Bakış Açıları Arasındaki Ortak Noktalar
Her
üç bakış açısının uzlaştığı bazı görüşler de söz konusudur. Örneğin, her üç
grupta yer alan katılımcılar, bir yandan bu sorunun Genç Türklerin politika ve
eylemlerinden kaynaklandığını düşünürken, diğer bir yandan da bu sorunun
kaynağının 1915 döneminin savaş koşulları olduğuna ilişkin görüşü
reddetmektedirler. Keza bu katılımcılar 1915 Olayları’nın, soykırımdan ziyade,
Ermeni halkının tehcir edilmesi esnasında yaşanan acı olaylar olarak nitelendirilmesine
de katı biçimde karşı çıkmaktadırlar. Yine bu gruptaki katılımcılar, bu sorunun
Almanya’nın 1915 koşullarında olan biteni seyredip, sessiz kalmasından dolayı
olduğuna ilişkin görüşü reddetmektedirler. Dahası “1915’in nedeni Ermenilerin
Anadolu’da yeni bir devlet kurmak istemesiydi” görüşüne de karşı
çıkmaktadırlar. Türkiye’nin Ermenilere yönelik resmi politikasının düşmanca
olduğu konusunda hemfikir olan katılımcılar, sorunun çözümü için hem
Türkiye’deki Ermeni tarihi ve mimari miraslarının korunması ve restore edilmesi
gerektiğini düşünmekte hem de Türkiye’de yaşamakta olan Ermenilere yönelik her
türden ayrımcılığın durdurulması gerektiğini ifade etmektedir.
Sonuç Yerine
Bu
araştırmanın sonuçları Ermeni katılımcıların, Türkiye ve Ermenistan arasındaki
anlaşmazlıklara ilişkin birbirinden çeşitli özelliklerle farklılaşan bakış
açılarının olduğunu göstermektedir. Bu bakış açılarındaki farklılıklar,
katılımcıların iki halk arasındaki sorunların farklı yanlarına odaklandıkları
noktalarda yoğunlaşmaktadır. Sözgelimi birinci bakış açısı, sorunların çözümü
için atılması gereken adımlara dayalı taleplere ve Türkiye’nin bu sorunlardaki
sorumluluğuna odaklanmaktadır. İkinci bakış açısı sorunların çözümünün her iki
taraf için müşterekleştirilmesini, iş birliğini ve uzlaşmayı desteklemektedir.

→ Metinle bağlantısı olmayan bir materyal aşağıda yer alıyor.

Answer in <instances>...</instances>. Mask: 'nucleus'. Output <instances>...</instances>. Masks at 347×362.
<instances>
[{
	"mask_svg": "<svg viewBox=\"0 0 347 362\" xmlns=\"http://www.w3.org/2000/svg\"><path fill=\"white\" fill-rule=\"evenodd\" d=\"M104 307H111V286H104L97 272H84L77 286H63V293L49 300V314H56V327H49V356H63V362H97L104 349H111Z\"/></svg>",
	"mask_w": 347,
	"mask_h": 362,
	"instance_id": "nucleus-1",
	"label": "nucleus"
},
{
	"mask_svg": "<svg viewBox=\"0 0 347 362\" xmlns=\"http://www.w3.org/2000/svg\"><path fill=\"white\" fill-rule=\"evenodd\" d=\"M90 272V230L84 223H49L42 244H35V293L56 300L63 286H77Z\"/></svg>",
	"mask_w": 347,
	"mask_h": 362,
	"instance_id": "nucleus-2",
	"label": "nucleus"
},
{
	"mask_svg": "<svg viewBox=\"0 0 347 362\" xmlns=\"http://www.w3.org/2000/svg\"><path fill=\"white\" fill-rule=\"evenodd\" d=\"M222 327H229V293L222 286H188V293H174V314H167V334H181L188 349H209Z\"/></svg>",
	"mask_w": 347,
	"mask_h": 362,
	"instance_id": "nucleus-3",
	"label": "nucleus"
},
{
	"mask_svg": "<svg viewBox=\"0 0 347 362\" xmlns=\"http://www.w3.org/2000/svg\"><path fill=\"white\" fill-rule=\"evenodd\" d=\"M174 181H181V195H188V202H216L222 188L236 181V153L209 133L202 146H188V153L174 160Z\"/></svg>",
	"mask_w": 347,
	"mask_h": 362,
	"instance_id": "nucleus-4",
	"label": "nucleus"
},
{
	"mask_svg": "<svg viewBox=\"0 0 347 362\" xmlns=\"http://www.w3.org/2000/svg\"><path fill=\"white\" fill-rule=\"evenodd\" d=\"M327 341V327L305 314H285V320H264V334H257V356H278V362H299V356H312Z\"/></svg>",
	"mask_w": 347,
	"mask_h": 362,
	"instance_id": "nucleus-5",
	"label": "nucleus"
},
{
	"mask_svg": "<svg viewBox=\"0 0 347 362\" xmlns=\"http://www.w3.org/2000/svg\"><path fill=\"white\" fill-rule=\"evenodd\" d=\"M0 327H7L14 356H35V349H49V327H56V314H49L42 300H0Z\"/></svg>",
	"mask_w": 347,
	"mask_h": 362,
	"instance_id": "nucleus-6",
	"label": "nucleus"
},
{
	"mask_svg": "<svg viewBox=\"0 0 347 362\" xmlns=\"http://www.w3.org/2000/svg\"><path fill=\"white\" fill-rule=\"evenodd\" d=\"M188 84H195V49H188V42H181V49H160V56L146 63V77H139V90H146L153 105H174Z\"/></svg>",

Son olarak üçüncü bakış açısı ise iki halk arasındaki sorunların nedenlerine,
çözüm için Azerbaycan-Ermenistan ilişkilerinin önemine ve Ermenilerin bu
sorundaki haklılığına odaklanmaktadır.
Gruplararası
çatışmalı bir ilişkiye dair farklı bakış açılarının olması, grup-içi uzlaşma
konusunda birtakım zorlukları barındırsa da, bu çatışmalı ilişkinin barışçıl
yollarla çözümü konusunda çeşitli yönlerden pratik önerilerin açığa çıkmasını
kolaylaştırabilir. Örneğin, ikinci bakış açısını paylaşan katılımcıların,
Türkiye ve Ermenistan arasındaki sorunların çözümünde her iki tarafa yüklediği
sorumluluklar, iş birliği ve uzlaşmaya dönük görünmektedir. Bu sonuç, iki ülke
ve (algısal düzeyde de olsa) iki halk arasındaki çatışmalı ilişkinin çözümünde
her iki tarafın sürece dâhil edilmesi ve tarafların ortak hareket etmeleri
yönünde motive edilmesi bakımından, kalıcı çözüme giden yolda gerçekleşmesi
muhtemel girişimlerin hayata geçirilmesinde önemli görülebilir.
Araştırmamızın
sonuçları, Türkiye’de çoğunlukla ‘Ermeni Meselesi’ adı verilen toplumsal ve
siyasal bir soruna ilişkin Türkiye kamuoyunda sürekli duyageldiğimiz bakış
açılarından farklı olarak, Ermenistan’da yaşayan Ermenilerin bu soruna ilişkin
görüşlerine doğrudan erişmeyi mümkün kıldığı için önemli ve değerli
sayılabilir. Bu çalışmanın sonuçlarının, iki ülke arasında süregelen ve kökleri
Osmanlı Devleti’nin son dönemlerine kadar uzanan anlaşmazlıkların barışçıl
yollarla çözümüne katkı sağlamasını umut etmekteyiz.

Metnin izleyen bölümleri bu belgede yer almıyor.